TASK SET >>
[1] In the actuarialpy.lifecycle source code below, which kinds of entity does the module docstring say an entity may be?
[2] Can you extend the actuarialpy.lifecycle source code below, picking up right after its last line?

Source code for actuarialpy.lifecycle

"""Policy/membership lifecycle primitives.

These derive *status* and *tenure* from effective and termination dates rather
than requiring a precomputed status label, and clip exposure to the window an
entity was actually in force during a period (the general "earned exposure"
idea). They are line-of-business agnostic: an entity may be a group, a policy,
a member, or a contract; dates may be policy effective/expiration or membership
enroll/disenroll.

Scope note: this module *derives the distinction and provides the levers*
(status, tenure, in-force windowing, earned exposure). It deliberately does not
encode differential treatment of cohorts (e.g. excluding first-year business
from a renewal blend, or weighting run-out). Those are pricing-methodology
choices that belong to the caller.
"""

from __future__ import annotations

import numpy as np
import pandas as pd

from actuarialpy.columns import validate_columns

STATUS_ACTIVE = "active"

DATA RECORDS >>
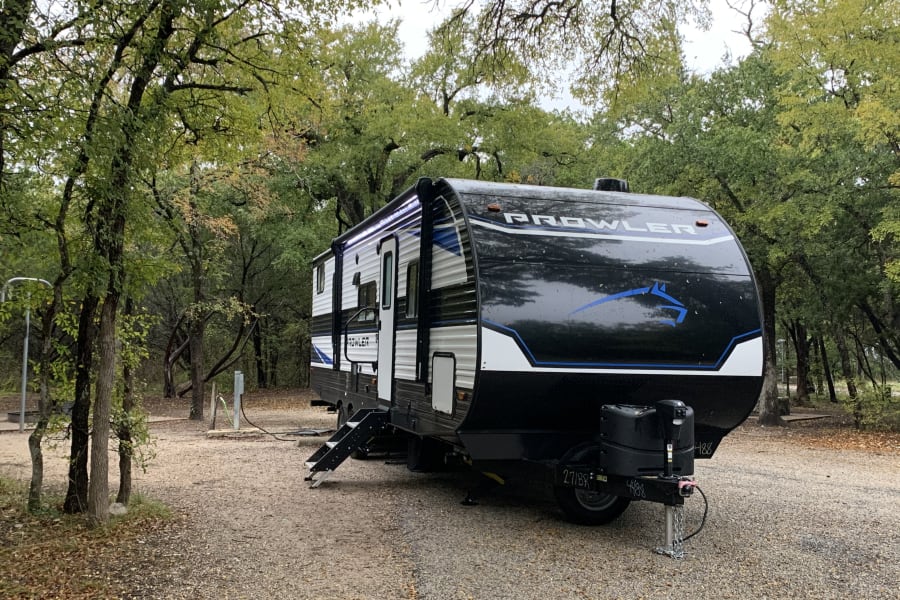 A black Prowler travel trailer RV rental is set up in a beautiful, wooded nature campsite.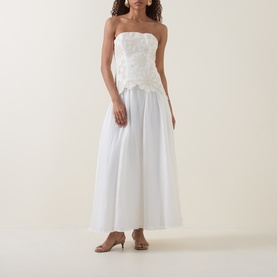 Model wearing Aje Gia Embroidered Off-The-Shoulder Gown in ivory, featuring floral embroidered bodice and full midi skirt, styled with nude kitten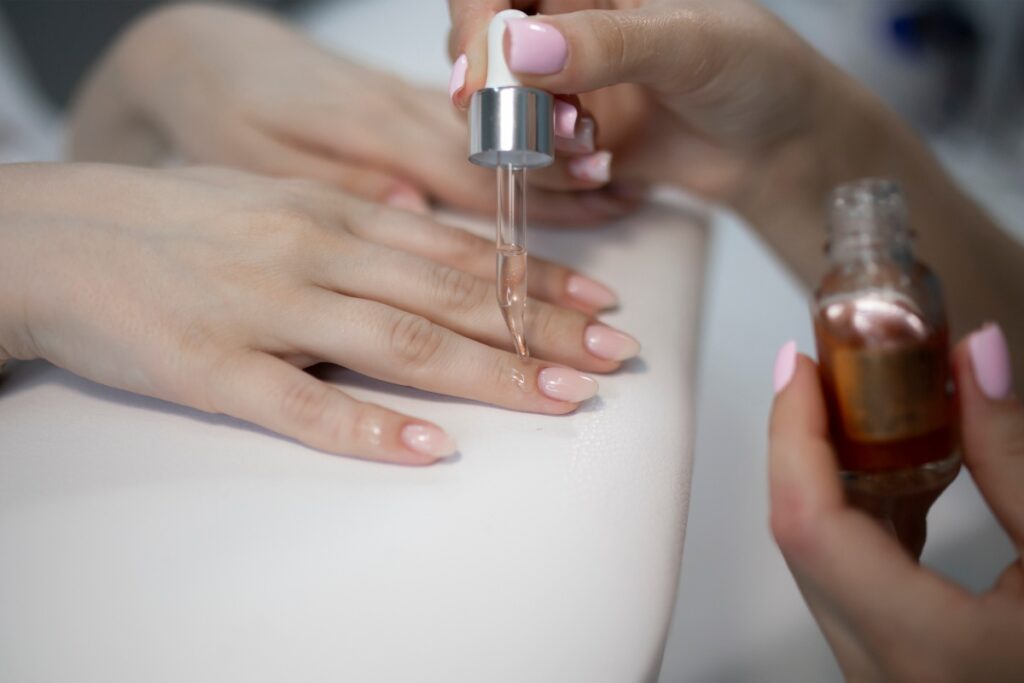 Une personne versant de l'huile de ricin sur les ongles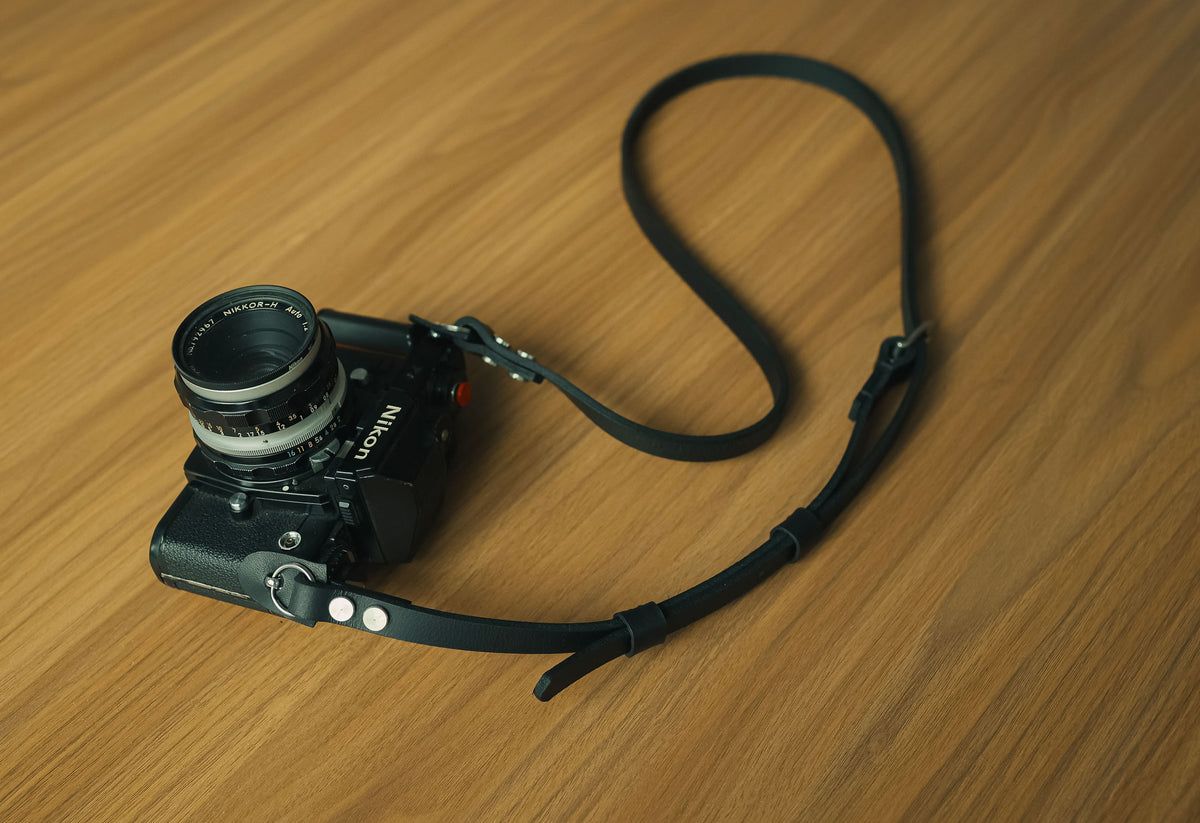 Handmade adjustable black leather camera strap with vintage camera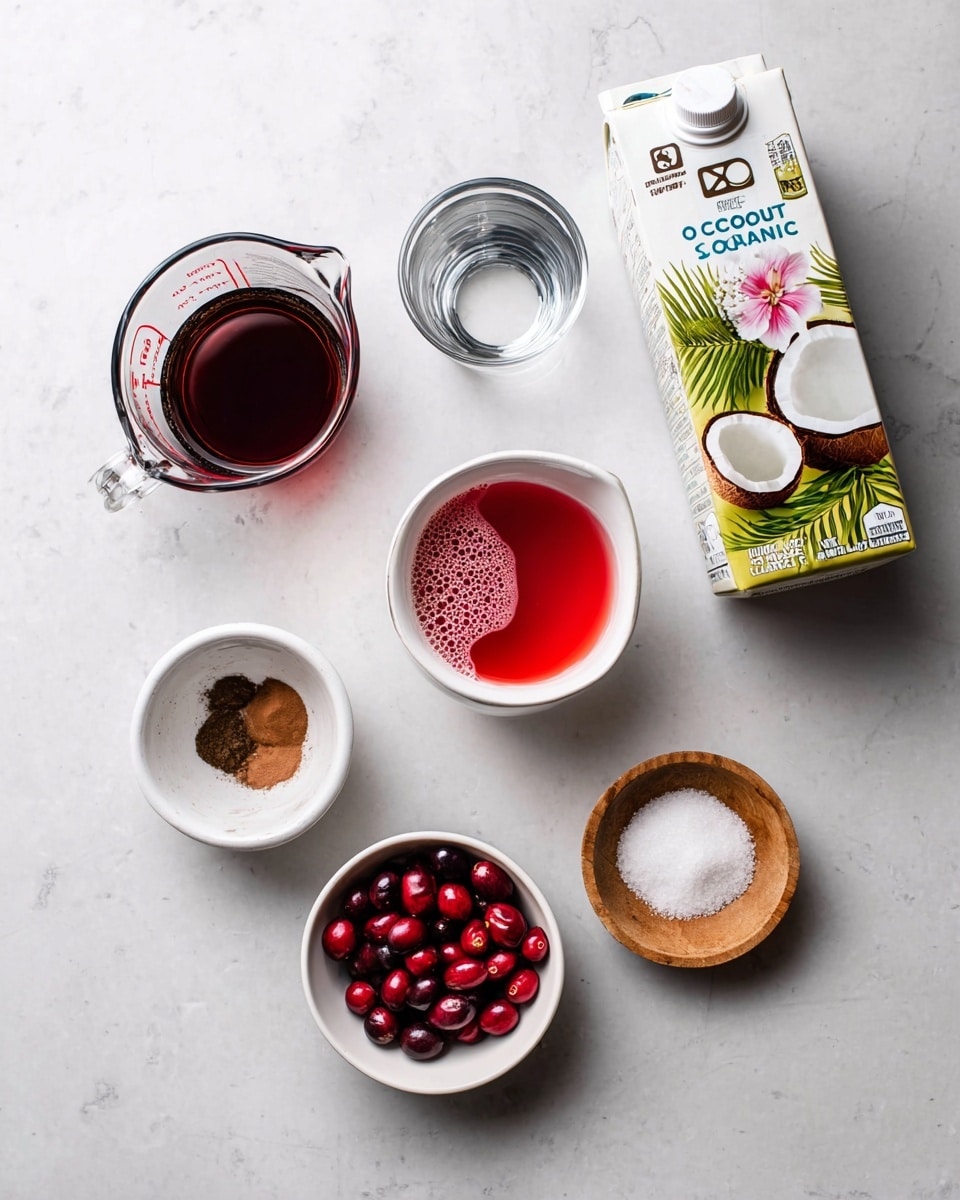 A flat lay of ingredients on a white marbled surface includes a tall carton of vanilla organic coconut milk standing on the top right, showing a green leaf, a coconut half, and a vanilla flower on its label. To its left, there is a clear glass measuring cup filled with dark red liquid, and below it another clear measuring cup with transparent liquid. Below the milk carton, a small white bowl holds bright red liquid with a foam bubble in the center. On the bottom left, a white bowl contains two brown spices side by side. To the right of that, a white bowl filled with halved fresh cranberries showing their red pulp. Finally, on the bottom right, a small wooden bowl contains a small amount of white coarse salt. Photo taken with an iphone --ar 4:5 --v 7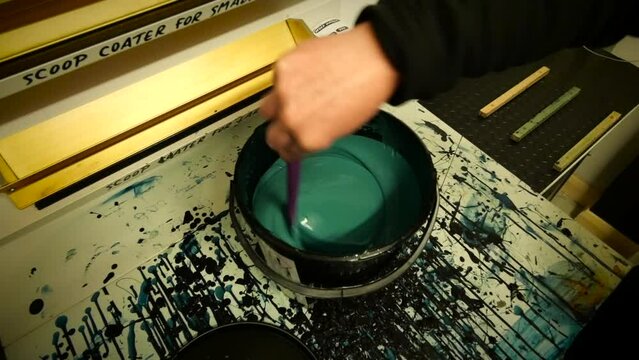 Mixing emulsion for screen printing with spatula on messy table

---

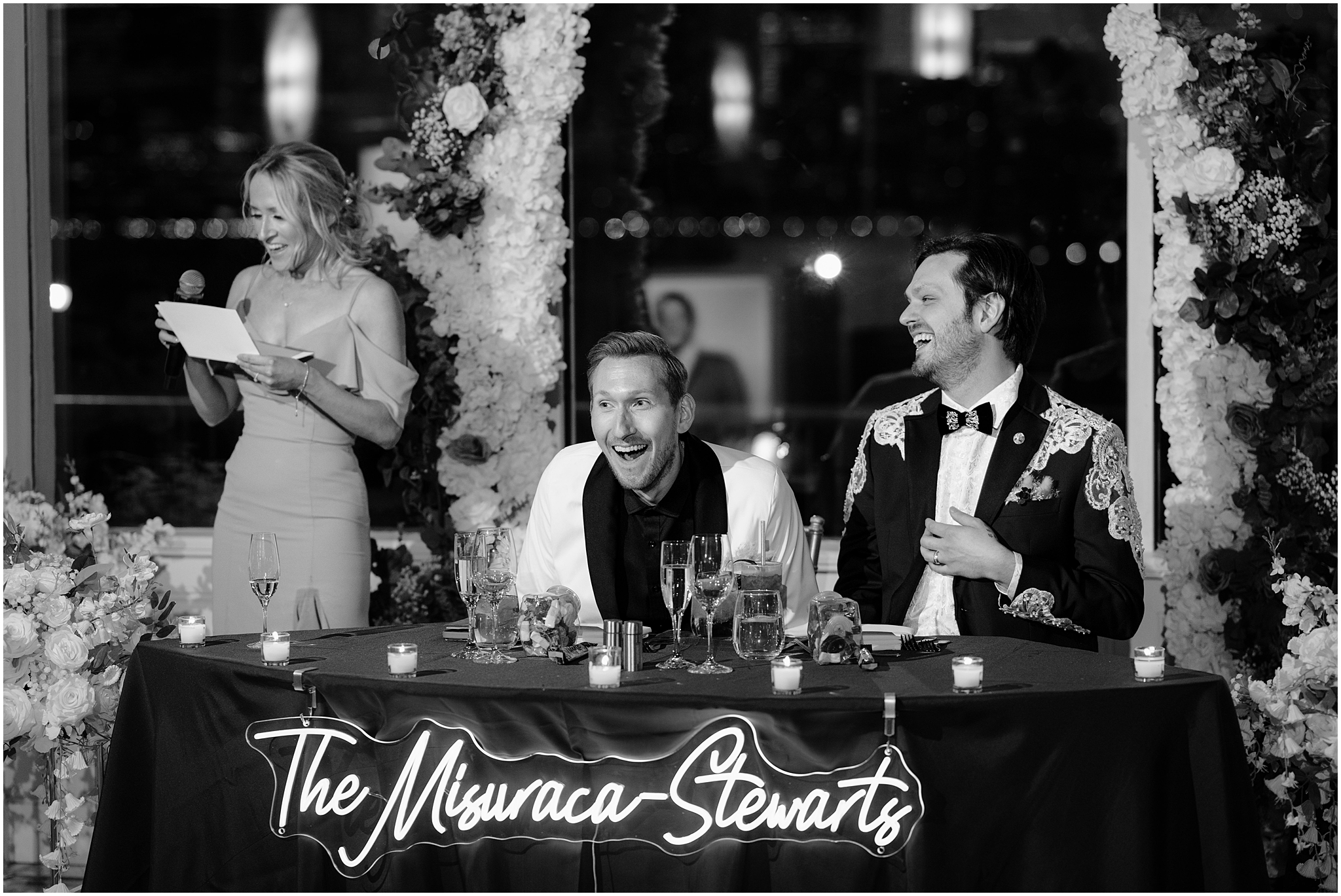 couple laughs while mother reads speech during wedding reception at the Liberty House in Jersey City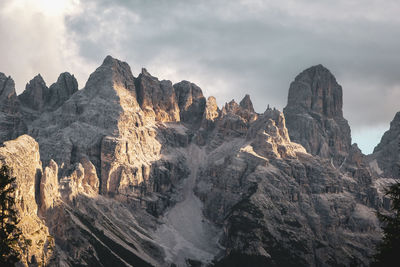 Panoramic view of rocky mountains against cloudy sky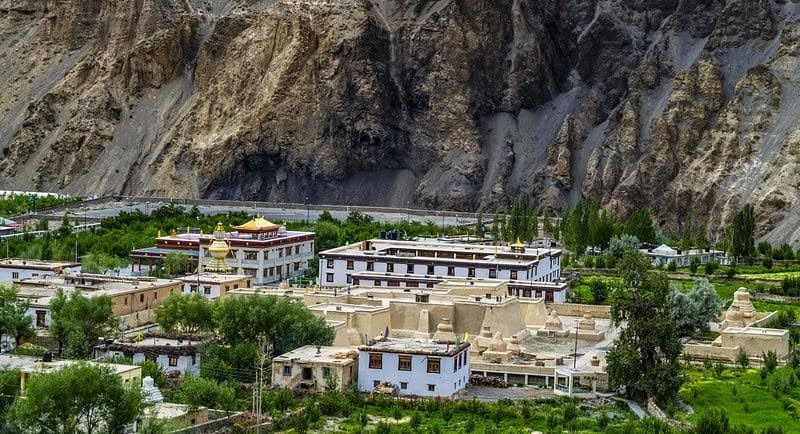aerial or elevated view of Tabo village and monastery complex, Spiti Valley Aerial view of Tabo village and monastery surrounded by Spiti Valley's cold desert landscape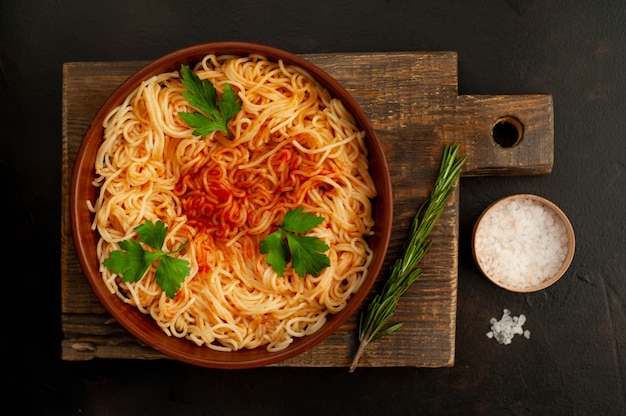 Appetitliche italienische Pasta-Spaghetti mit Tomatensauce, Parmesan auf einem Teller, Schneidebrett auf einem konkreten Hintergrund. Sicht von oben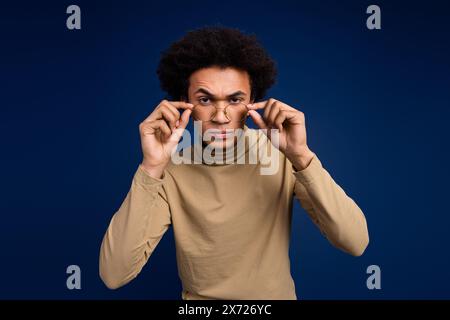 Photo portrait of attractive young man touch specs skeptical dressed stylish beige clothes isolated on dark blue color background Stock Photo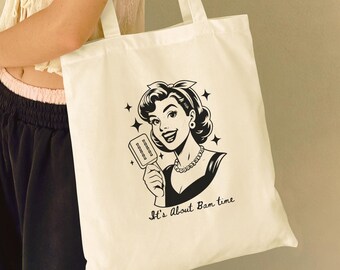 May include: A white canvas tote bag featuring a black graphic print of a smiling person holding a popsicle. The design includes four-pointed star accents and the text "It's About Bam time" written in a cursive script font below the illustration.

EXPECTED RESPONSES >>
[1] A group, a policy, a member, or a contract.

[2]
STATUS_FIRST_YEAR = "first_year"
STATUS_TERMED = "termed"


def _to_dt(values) -> pd.Series:
    return pd.to_datetime(values)


def _months_between_series(start: pd.Series, end: pd.Series) -> pd.Series:
    """Whole month boundaries between two datetime Series (end - start), vectorized."""
    return (end.dt.year - start.dt.year) * 12 + (end.dt.month - start.dt.month)



[docs]
def add_tenure(
    df: pd.DataFrame,
    effective_col: str,
    as_of,
    *,
    tenure_col: str = "tenure_months",
    one_based: bool = False,
    copy: bool = True,
) -> pd.DataFrame:
    """Add tenure in whole months from each entity's effective date to ``as_of``.

    ``as_of`` is a single reference date (e.g. the experience as-of date). With
    ``one_based=True`` an entity effective in the as-of month has tenure 1 rather
    than 0, matching "months of experience" conventions.
    """
    validate_columns(df, [effective_col])
    result = df.copy() if copy else df
    eff = _to_dt(result[effective_col])
    as_of_ts = pd.to_datetime(as_of)
    tenure = (as_of_ts.year - eff.dt.year) * 12 + (as_of_ts.month - eff.dt.month)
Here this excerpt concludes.